The proposed H-infinity feedback controller achieves the solution of the optimal control problem for the dynamic model of the 3-DOF USV under model uncertainty and external perturbations. Actually, it represents the solution of a min-max differential game in which the controller tries to minimize a quadratic cost function of the state vector’s tracking error, whereas the model uncertainty and external perturbation terms try to maximize this cost function. To compute the stabilizing feedback gains of the H-infinity controller, an algebraic Riccati equation is repetitively solved at each time-step of the control algorithm.
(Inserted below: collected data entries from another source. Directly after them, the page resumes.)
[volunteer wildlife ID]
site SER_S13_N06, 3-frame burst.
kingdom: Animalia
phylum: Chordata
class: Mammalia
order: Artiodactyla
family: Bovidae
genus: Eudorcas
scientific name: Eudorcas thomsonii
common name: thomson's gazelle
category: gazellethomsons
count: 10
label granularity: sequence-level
The global asymptotic stability properties of the control scheme are proven through Lyapunov analysis. Furthermore, to implement state estimation-based control without the need to measure the entire state vector of the 3-DOF USV, the H-infinity Kalman Filter is used as a robust state estimator. The proposed nonlinear optimal control method for USVs retains the known advantages of linear optimal control, that is fast and accurate tracking of reference setpoints under moderate variations of the control inputs.
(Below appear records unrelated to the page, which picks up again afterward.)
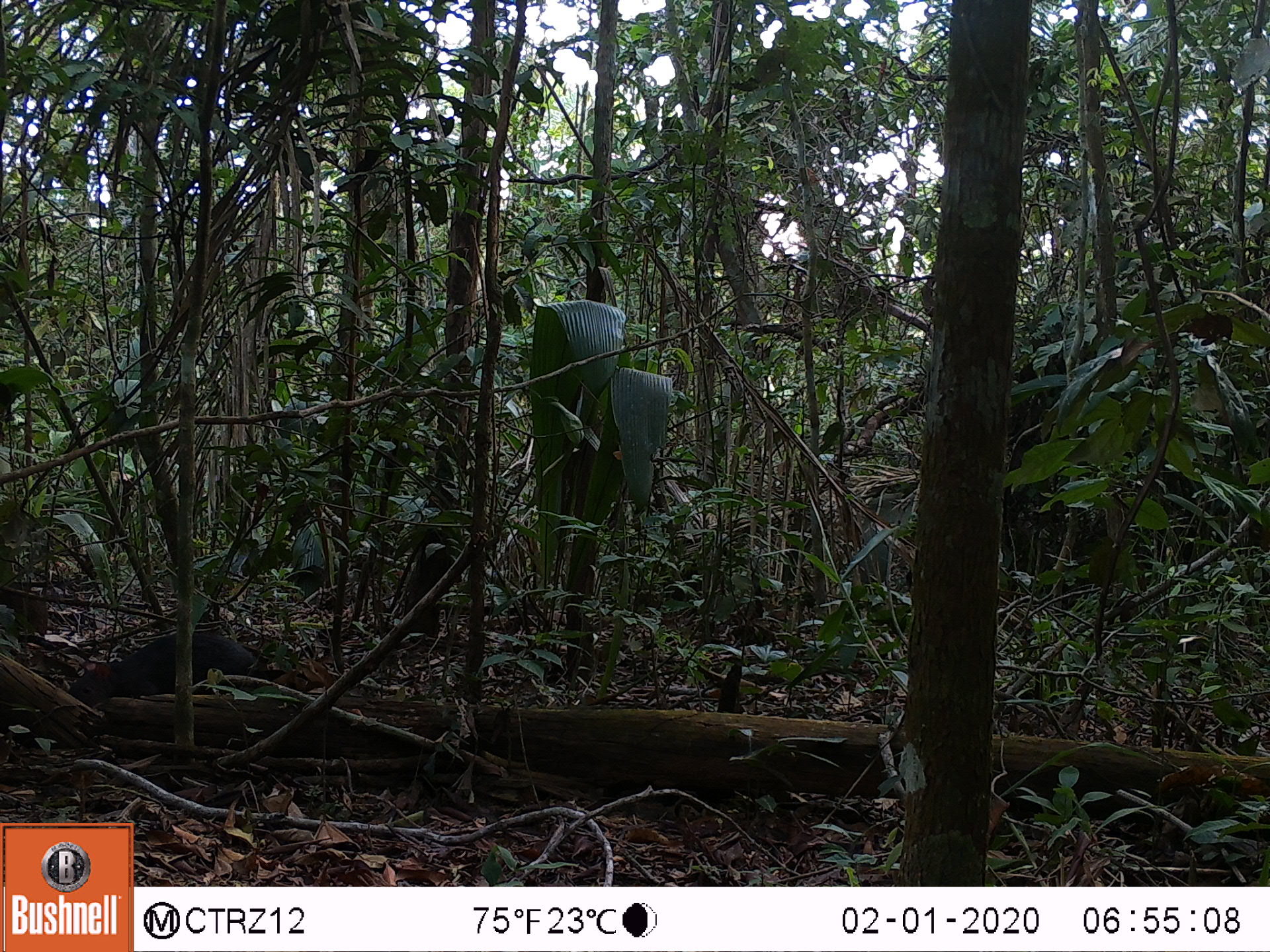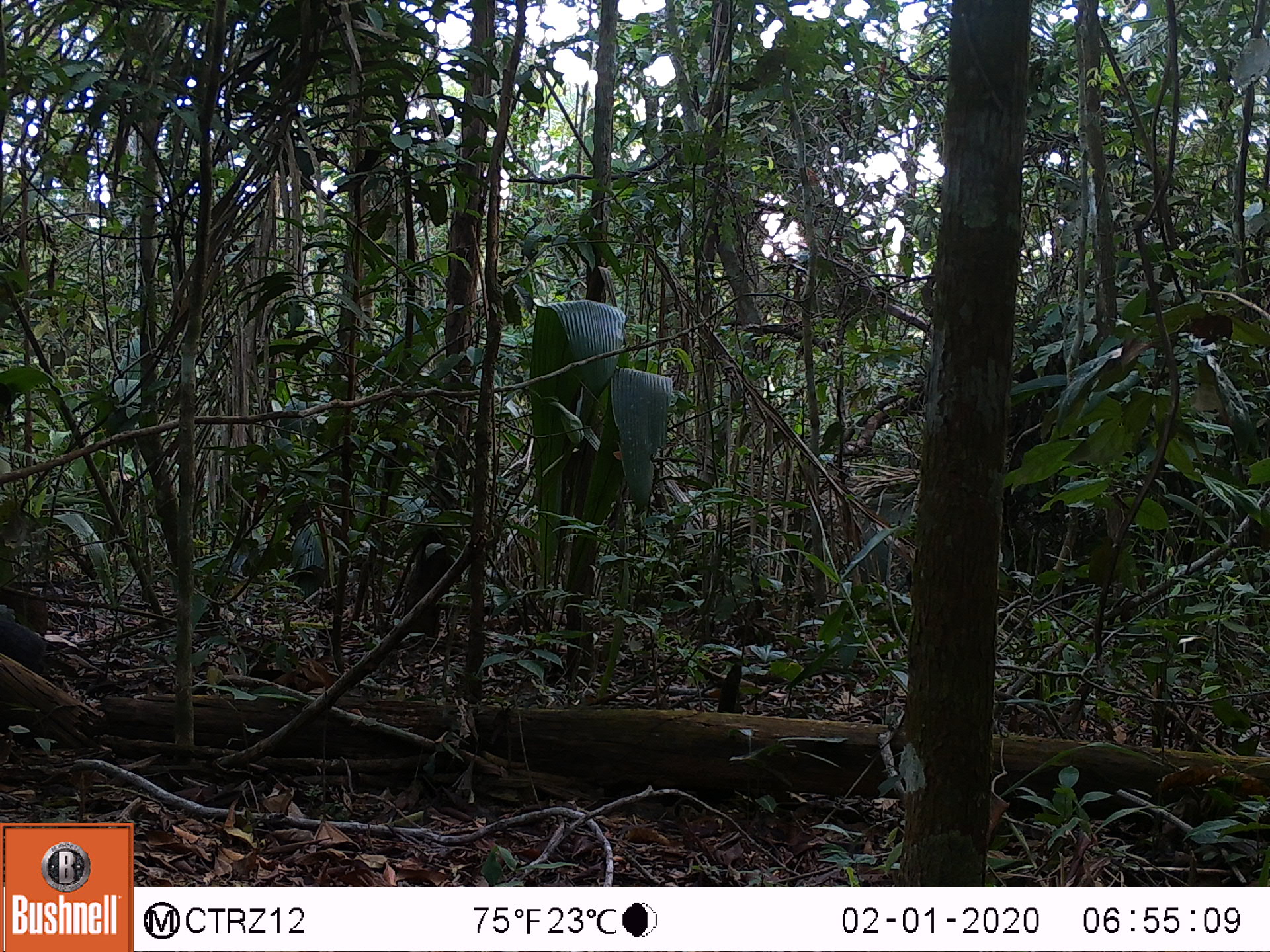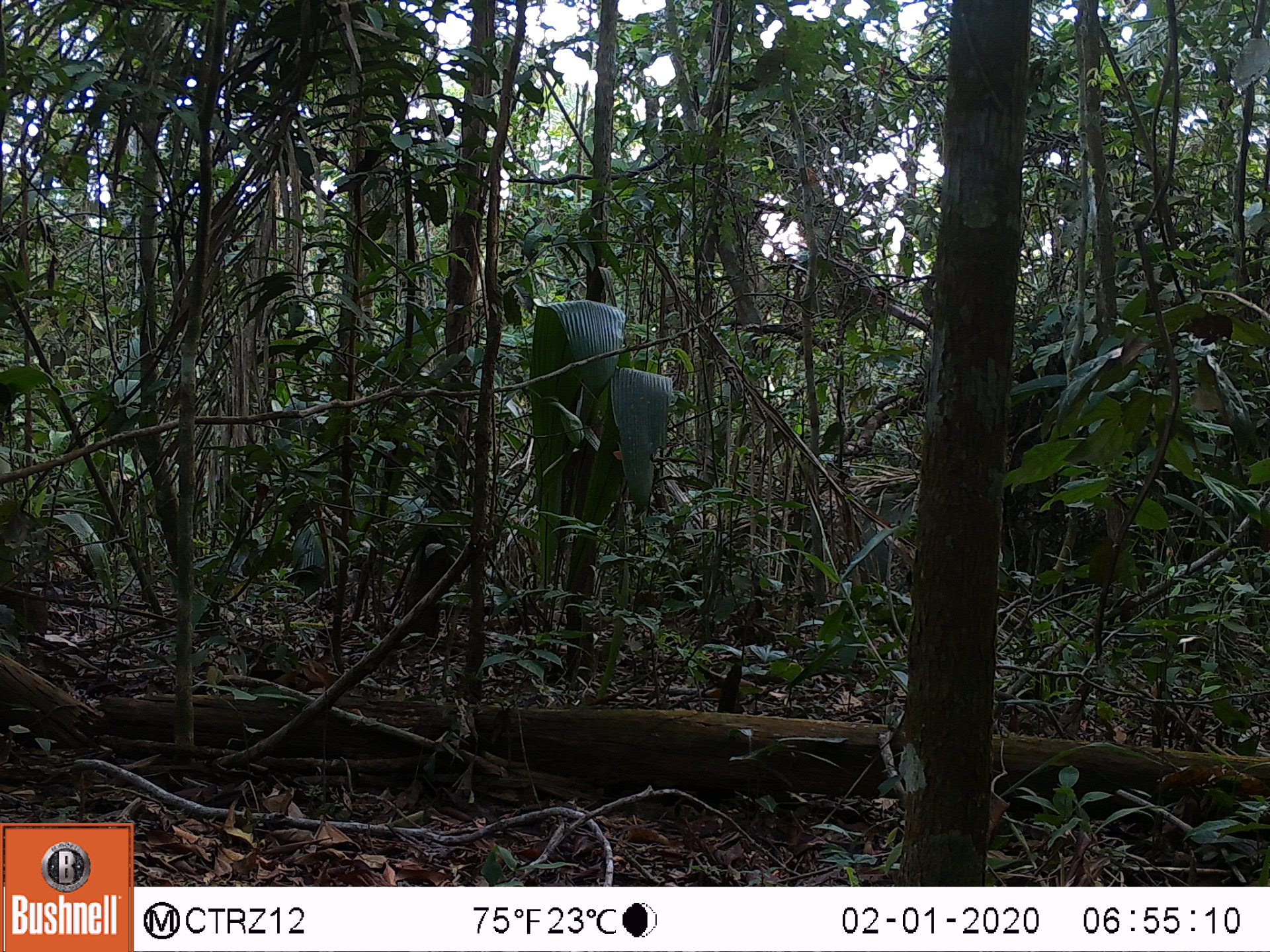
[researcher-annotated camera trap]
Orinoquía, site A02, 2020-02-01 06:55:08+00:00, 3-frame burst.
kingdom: Animalia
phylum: Chordata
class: Mammalia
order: Rodentia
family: Dasyproctidae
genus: Dasyprocta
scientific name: Dasyprocta fuliginosa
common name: black agouti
The solution of the nonlinear optimal control problem for unmanned vessels allows for keeping small the ranges of the vessel’s control inputs. Consequently, it allows for reducing energy consumption and thus it permits to improve the vessels’ autonomy and operational capacity.The article’s nonlinear optimal control method is suitable for all types of drones and autonomous vehicles, that is UGVs, AUVs, USVs and AUVs. The aim is to extend the use of the proposed nonlinear optimal control method to more types unmanned surface vessels and to more types of autonomous underwater vessels. So far the method has been used in 3-DOF unmanned surface vessels, 3-DOF autonomous underactuated hovercrafts, the 2-DOF dynamics of diving submarines, and 3-DOF autonomous underwater vessels. The method’s use can be easily extended to 6-DOF autonomous underwater submarines and is particularly suitable for cases of underactuation. It can be also used for coordination and synchronization of fleets of USVs and AUVs.